彼女がピアノの前に座ると、ピンと張り詰めた空気が生まれる。歌い始めると、その瞬間から目が離せなくなる。ライブを観た人は一様に息を呑み、「天才だ」と声を揃える。そういうタイプのシンガーソングライターが、おおたえみりだ。
昨年8月に19歳でデビュー、『セカイの皆さんへ / 集合体』『セカイの皆さんへ2 / 最短ルート』『セカイの皆さんへ3 / かごめかごめ'12』という3作のDVD+CD作品をリリースしてきた彼女。基本的にはピアノの弾き語りを中心にしたスタイルだが、その音楽性には既存のポップのフォーマットには一切とらわれない自由さがある。跳ねまわるタイム感と奔放なメロディーを持った楽曲を、まるで乗りこなすように歌う。ときに「死」に触れる歌詞の言葉にも、突き抜けた鋭さがある。
その圧倒的なパフォーマンスは、果たしてどんな感性から生み出されているのか。ときおり長い沈黙の中で考えながら、彼女は小さな声で一つ一つの問いにしっかりと答えてくれた。
私がすごくワガママだったんです。練習をすごく嫌がっていて。そしたら、ピアノの先生が「自由に弾きなさい」と言ってくれて。
―おおたえみりさんの音楽を初めて聴いたときに、ゾクゾクした感触があったんです。これまで見たことがないものだし、突き抜けているし、しかもポップな感覚があった。すごく自由だし、しかも音楽と一つになっている感じがあった。すごい! って思ったんですね。
おおた:ありがとうございます。
―なので、おおたえみりさんがどんな風に音楽と触れ合ってきたのかをまず聞こうと思うんですけれども。最初に曲を作ったのは、小学生のころなんですよね。
おおた:そうです。3歳からピアノを習っていて、その中で曲を作ることをやってきました。それじゃなく、今に通じるような歌詞付きの曲を最初に作ったのが14歳くらいです。
―そのときから作っていた曲が、DVDやCDに入っている曲?
おおた:そうですね。今回の第3弾に入っているのが、すごく初期の曲です。
―これまでに発表された中で、一番古い曲は?
おおた:“トマトソング”が一番古いです。その後に、奇をてらうブームがおきて“郵便局員タカギ”を作って。そのあと、調を変わったものにするブームがおきて“きんちゃく”を作って。その後、かなり大きくなって、大人の雰囲気が出てきたなってときに、“シャンデリア”を作りました。
―10代のときに、自分の中でいろんな作曲スタイルのブームがあったんですね。
おおた:今でもあります。
―そういうブームは、どんな風にして生まれたんですか?
おおた:他の人に言われた言葉を受けて、考えて、出てくるものとかですね。“トマトソング”を作って、これはすごく変わってる曲だって褒めてもらって。そこから奇をてらうブームが起きたり。そんな感じです。
―ピアノはほぼ独学ということですけれども、どのくらいから自分の弾き方で演奏するようになったんでしょう?

========================

上に掲げたおおたえみりのインタビュー記事について、最後の質問の直後から続きを書いてください。 ここから続く行は、インタビュー記事とは別の資料です。

提供資料 »

========================

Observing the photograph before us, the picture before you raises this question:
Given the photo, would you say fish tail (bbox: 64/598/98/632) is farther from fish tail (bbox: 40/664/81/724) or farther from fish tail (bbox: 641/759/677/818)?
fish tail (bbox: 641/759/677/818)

========================

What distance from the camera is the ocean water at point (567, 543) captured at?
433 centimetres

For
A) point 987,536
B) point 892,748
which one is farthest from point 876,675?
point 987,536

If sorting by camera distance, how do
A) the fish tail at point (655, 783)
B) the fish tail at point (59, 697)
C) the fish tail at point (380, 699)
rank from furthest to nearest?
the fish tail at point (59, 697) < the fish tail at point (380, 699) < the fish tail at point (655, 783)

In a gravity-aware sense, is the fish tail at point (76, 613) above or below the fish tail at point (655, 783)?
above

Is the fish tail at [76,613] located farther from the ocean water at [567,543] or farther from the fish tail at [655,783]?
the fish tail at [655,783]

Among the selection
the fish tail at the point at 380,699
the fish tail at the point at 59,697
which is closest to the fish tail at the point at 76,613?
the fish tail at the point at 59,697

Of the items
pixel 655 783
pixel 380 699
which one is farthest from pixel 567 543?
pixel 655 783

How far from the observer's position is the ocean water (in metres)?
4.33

========================

課題の解答 »
おおた:私がすごくワガママだったんです。練習をすごく嫌がっていて。そしたら、ピアノの先生が「自由に弾きなさい」と言ってくれて。小学校を卒業するくらいまで先生に教わっていたけれど、好きな風に弾きながら、先生が弾くクラシックの曲を身体で覚えるという練習の仕方をしていて。
―それが今につながっている、と。
おおた:そうです。で、自分の弾き方を考えだすきっかけになったのが、ピアノにコードがあるということを知ったことで。楽譜を買うようになって、ここに書いてある「A」ってなんだろう? と思って。コードって簡単だったんですよね。楽譜は読めなくてもコードはわかる。それから歌詞のある曲を作れるようになりました。コードのおかげです。
おおたえみり
―それが14歳くらいのお話ですね。いつごろにミュージシャンとしてやっていく心づもりが決まりました?
おおた:それはやっぱり、コンテストで「いいね」って言ってもらえたからだと思います。
―『The 1st Music Revolution JAPAN FINAL』でグランプリを受賞したのが、15歳のころですよね。普通の15歳って、将来どうするかとかイメージしてないと思うんですけれども。僕なんか、全然考えてなかった。
おおた:私も考えなかったです(笑)。
―でも、音楽が仕事になればいいという気持ちはあった?
おおた:なれそうだなっていうのはありました。なりたくてなれるものじゃないし、運がありそうだから、このままやってみようかなって。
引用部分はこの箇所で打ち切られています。